Seventy years after it was penned by a secretary from Newcastle, and six years after her death at the age of 96, Miss Pettigrew grossed $17 million at the box office. Maybe that’s not that much in movie terms these days, I don’t know, but what I do know is that if something I’d written grossed $17 million ever in a million years, I’d be thrilled over the moon. Although of course poor old Winifred was dead by then, so thrilled was probably out of the equation, but nonetheless, my point stands.
And my point is this: I’m always expecting in life that if I do the graft then the payoff will shortly follow. I think actually that’s what we’re taught to expect, but I’m gradually coming to the conclusion that in reality it’s a bit more complicated than that. I’m finally coming to understand that you must put in the graft and that you must then let go of it and, crucially, you must also let go of any expectation of a payoff from it. The payoff may well come, or it may not, but to plan for it is a mistake.
Particularly in producing anything creative, too fixed an idea of any particular end result is a fatal error. For where is the heart to enter if the head has already closed every door? And without the heart what have you created? Nothing more than an intellectual game; nothing of depth or integrity; nothing of meaning. In short then, nothing at all.

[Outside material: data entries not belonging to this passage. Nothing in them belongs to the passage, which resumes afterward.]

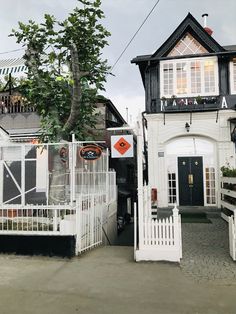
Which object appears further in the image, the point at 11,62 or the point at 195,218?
the point at 11,62

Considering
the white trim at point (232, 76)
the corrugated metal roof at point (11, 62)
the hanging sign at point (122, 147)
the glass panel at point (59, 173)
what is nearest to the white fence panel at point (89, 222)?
the glass panel at point (59, 173)

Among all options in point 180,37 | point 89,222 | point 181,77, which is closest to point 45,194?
point 89,222

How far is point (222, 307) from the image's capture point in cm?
458

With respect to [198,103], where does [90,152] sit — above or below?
below

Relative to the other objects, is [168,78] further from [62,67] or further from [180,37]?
[62,67]

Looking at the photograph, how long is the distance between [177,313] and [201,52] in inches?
500

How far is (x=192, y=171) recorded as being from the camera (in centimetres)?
1438

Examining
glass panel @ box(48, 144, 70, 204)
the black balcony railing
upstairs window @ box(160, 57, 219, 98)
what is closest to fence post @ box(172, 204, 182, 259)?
glass panel @ box(48, 144, 70, 204)

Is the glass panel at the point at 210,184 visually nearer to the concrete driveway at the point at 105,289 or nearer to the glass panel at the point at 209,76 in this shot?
the glass panel at the point at 209,76

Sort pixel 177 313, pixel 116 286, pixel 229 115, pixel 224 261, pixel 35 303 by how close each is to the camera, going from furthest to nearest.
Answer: pixel 229 115
pixel 224 261
pixel 116 286
pixel 35 303
pixel 177 313

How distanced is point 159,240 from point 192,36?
1109 centimetres

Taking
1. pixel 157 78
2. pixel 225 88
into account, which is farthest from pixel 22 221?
pixel 225 88

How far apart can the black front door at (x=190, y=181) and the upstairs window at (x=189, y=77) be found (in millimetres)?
3041

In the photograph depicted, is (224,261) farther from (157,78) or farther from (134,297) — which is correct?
(157,78)
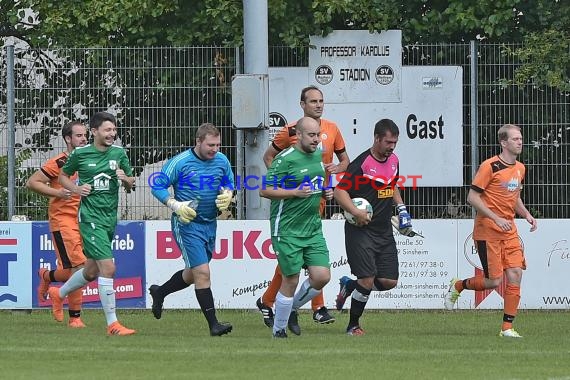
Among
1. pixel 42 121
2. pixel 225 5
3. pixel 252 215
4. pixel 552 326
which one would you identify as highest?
pixel 225 5

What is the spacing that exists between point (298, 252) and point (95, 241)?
6.71ft

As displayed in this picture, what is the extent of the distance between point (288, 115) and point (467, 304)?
3.60 metres

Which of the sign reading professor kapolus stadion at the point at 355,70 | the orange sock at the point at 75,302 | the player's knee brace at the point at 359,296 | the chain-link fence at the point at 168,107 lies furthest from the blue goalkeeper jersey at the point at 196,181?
the sign reading professor kapolus stadion at the point at 355,70

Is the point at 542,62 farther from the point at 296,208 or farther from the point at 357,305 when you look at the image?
the point at 296,208

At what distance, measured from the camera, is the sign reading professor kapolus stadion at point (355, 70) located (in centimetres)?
1878

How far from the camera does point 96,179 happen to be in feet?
44.5

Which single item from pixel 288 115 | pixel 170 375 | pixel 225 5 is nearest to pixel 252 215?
pixel 288 115

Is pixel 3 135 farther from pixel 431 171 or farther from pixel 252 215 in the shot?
pixel 431 171

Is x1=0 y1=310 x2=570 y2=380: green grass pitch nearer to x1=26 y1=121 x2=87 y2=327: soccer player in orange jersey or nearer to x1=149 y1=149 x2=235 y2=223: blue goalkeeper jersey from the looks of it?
x1=26 y1=121 x2=87 y2=327: soccer player in orange jersey

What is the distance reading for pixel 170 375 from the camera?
1007 cm

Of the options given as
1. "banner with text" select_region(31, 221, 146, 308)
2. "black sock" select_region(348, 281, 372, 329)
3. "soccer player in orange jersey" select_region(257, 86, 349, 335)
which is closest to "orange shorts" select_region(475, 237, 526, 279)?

If you let the head rule the heart, if you imagine you can think your way through life, you may well dull some of the pain, but you will also numb the joy, and you will never, ever be truly creative. Because creativity comes through the heart, not the head.

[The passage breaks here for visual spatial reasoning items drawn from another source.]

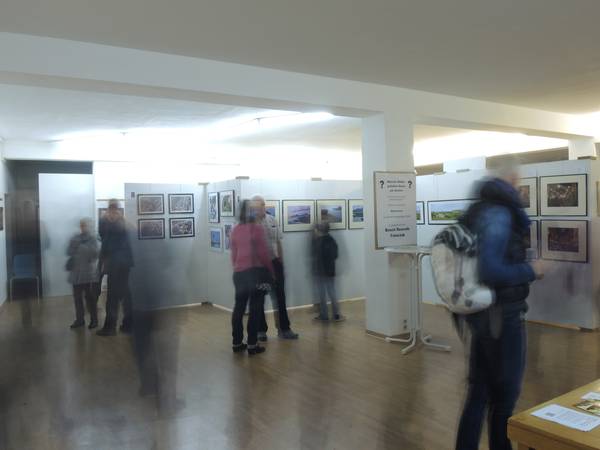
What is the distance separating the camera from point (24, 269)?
9164mm

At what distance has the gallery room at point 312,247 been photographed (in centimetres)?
259

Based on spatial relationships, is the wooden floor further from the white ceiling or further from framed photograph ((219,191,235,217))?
the white ceiling

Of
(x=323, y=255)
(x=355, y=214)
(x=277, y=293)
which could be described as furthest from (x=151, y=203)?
(x=355, y=214)

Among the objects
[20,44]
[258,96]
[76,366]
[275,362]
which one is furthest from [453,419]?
[20,44]

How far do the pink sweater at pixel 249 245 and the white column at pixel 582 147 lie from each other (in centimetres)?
615

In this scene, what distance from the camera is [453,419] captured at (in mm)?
3752

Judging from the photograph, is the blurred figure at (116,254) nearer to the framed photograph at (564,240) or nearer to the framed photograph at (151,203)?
the framed photograph at (151,203)

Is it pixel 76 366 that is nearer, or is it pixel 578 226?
pixel 76 366

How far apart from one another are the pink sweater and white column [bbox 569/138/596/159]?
6152 millimetres

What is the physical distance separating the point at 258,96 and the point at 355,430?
129 inches

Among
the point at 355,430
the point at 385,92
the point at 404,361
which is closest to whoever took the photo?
the point at 355,430

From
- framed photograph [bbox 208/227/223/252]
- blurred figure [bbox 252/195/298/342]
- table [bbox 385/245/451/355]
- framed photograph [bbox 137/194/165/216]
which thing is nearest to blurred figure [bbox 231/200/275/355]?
blurred figure [bbox 252/195/298/342]

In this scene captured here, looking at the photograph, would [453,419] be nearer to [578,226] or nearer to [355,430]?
[355,430]

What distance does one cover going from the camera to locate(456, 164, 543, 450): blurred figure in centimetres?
236
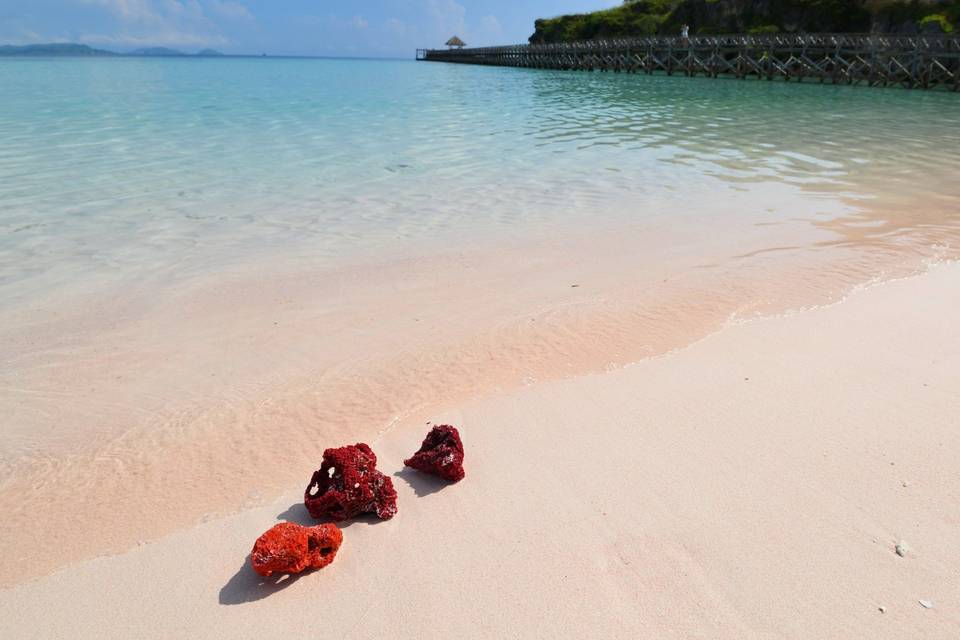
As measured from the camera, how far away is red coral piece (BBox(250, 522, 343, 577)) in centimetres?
246

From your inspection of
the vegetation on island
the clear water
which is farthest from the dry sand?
the vegetation on island

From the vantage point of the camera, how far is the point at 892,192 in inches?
375

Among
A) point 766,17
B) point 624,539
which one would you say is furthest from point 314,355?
point 766,17

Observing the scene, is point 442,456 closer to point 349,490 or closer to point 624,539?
point 349,490

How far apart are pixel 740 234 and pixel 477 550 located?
617cm

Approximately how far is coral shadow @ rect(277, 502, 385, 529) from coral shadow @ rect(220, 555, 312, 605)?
12.8 inches

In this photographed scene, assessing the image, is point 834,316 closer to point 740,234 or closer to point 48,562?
point 740,234

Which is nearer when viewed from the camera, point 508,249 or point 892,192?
point 508,249

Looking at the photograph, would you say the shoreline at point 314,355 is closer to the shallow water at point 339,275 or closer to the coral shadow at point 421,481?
the shallow water at point 339,275

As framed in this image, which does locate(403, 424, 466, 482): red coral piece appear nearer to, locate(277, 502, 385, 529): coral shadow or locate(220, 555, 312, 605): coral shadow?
locate(277, 502, 385, 529): coral shadow

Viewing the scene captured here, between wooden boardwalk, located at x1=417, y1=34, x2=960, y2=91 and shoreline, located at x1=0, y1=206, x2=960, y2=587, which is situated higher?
wooden boardwalk, located at x1=417, y1=34, x2=960, y2=91

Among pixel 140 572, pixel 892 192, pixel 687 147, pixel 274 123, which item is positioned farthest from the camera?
pixel 274 123

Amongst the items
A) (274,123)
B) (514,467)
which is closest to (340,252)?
(514,467)

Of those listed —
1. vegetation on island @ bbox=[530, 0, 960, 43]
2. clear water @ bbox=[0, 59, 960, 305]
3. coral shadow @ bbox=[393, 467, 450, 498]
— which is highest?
vegetation on island @ bbox=[530, 0, 960, 43]
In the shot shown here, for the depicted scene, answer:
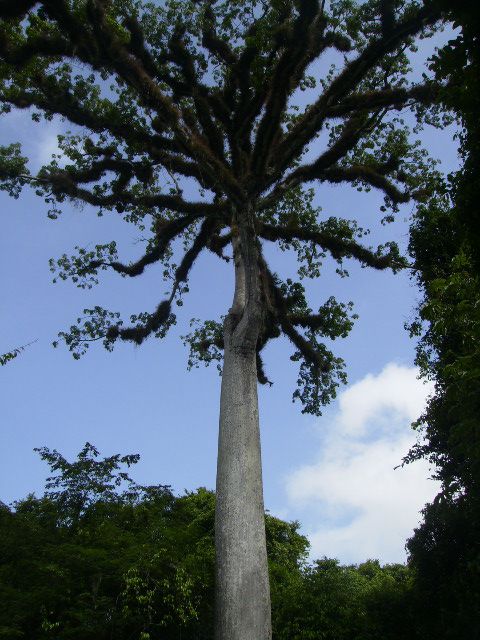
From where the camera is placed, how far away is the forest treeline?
7.54 metres

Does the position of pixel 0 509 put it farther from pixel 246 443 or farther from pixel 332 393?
pixel 332 393

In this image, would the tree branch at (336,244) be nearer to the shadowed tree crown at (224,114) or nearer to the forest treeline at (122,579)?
the shadowed tree crown at (224,114)

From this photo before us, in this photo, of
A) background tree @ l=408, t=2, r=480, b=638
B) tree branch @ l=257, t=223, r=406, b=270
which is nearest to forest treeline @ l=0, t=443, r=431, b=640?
background tree @ l=408, t=2, r=480, b=638

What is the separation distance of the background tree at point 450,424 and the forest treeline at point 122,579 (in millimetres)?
1092

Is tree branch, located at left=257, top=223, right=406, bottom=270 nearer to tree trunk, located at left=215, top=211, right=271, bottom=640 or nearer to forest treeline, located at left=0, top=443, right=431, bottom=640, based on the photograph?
tree trunk, located at left=215, top=211, right=271, bottom=640

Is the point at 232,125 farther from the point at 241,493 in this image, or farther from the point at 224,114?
the point at 241,493

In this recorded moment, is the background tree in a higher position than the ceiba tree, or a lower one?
lower

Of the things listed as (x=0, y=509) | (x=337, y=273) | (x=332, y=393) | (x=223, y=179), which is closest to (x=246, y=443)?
(x=0, y=509)

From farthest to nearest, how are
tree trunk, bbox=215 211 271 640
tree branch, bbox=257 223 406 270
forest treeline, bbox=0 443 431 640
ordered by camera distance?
1. tree branch, bbox=257 223 406 270
2. forest treeline, bbox=0 443 431 640
3. tree trunk, bbox=215 211 271 640

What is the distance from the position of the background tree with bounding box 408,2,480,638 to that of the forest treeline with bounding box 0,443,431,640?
3.58 ft

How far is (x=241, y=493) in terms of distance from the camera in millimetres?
7656

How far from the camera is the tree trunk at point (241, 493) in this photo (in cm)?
666

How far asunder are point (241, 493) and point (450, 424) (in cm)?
781

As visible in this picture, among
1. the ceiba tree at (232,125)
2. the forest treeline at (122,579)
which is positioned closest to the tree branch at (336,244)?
the ceiba tree at (232,125)
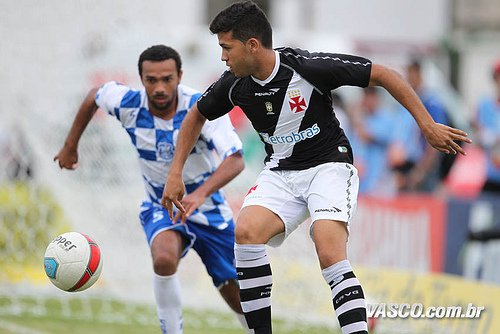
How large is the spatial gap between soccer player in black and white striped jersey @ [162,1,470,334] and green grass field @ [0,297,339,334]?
3.13 metres

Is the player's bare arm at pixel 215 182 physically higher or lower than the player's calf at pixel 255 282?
higher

But, as usual, I’ve allowed myself to waffle far from the point I had in mind. What I was wanting to say was that I wondered if Miss Pettigrew was perhaps the first ever piece of chick lit. Although I’m aware the term probably isn’t a great compliment and I’m not even entirely sure what it means, I do love Bridget Jones – I read it every time things go a bit stinky in life, and Miss Pettigrew seems like something of a go-girlfriend style precursor.
As well as its ahead of its time post-feminist over tones, Miss Pettigrew is also of that very time specific and very English genre of novel that’s one of my favourites - 1930’s Waugh-esque posh kids lounging about sipping cocktails, going to non-stop glamorous parties in diaphanous gowns, driving their cars far too recklessly just for a giggle, using phrases like “cheese it” and having elaborate conversations that go round and round in circles making no rational sense whatsoever, which is absolutely my favourite kind of conversation.
It must be said though that Miss Pettigrew does lack Waugh’s dark subtle underbelly, but she more than makes up for that absence by the fact that absent too is the Smurfette effect, i.e. that world common to literary fiction wherein the reader finds herself amongst a group of blokes with no more than one or two token women who constitute simply the love interest. Miss Pettigrew on the other hand is written from the girl’s perspective with the fellows taking up the romantic bit parts. Delicious.
What’s more I was over-joyed to find stated in serious literary print that has withstood the test of many decades of time passing, a truth that I have long known but never quite had the stomach to say aloud: that a girl’s most essential tool for successful navigation of the world at large is indubitably her face powder.
“Miss LaFosse and Miss Dubarry powdered their noses.
“Come along now Guinevere,’ said Miss LaFosse. ‘You must powder your nose again. It isn’t done not to. Last gesture before entering a room – powder your nose. It gives a sense of confidence.’
With trembling fingers, nervous, clumsy, contented, for the first time in her life Miss Pettigrew powdered her nose.
‘Do you know,’ she said happily, ‘I think you’re right. It does add a certain assurance to one’s demeanour. I feel it already.’
‘Attaboy,’ praised Miss Dubarry.”
Yes indeed girlies, it’s all about the heart. Without too much in the ‘thinking’ department I find one can manage perfectly well in life, but without the nose powder… one isn’t even off the starting blocks!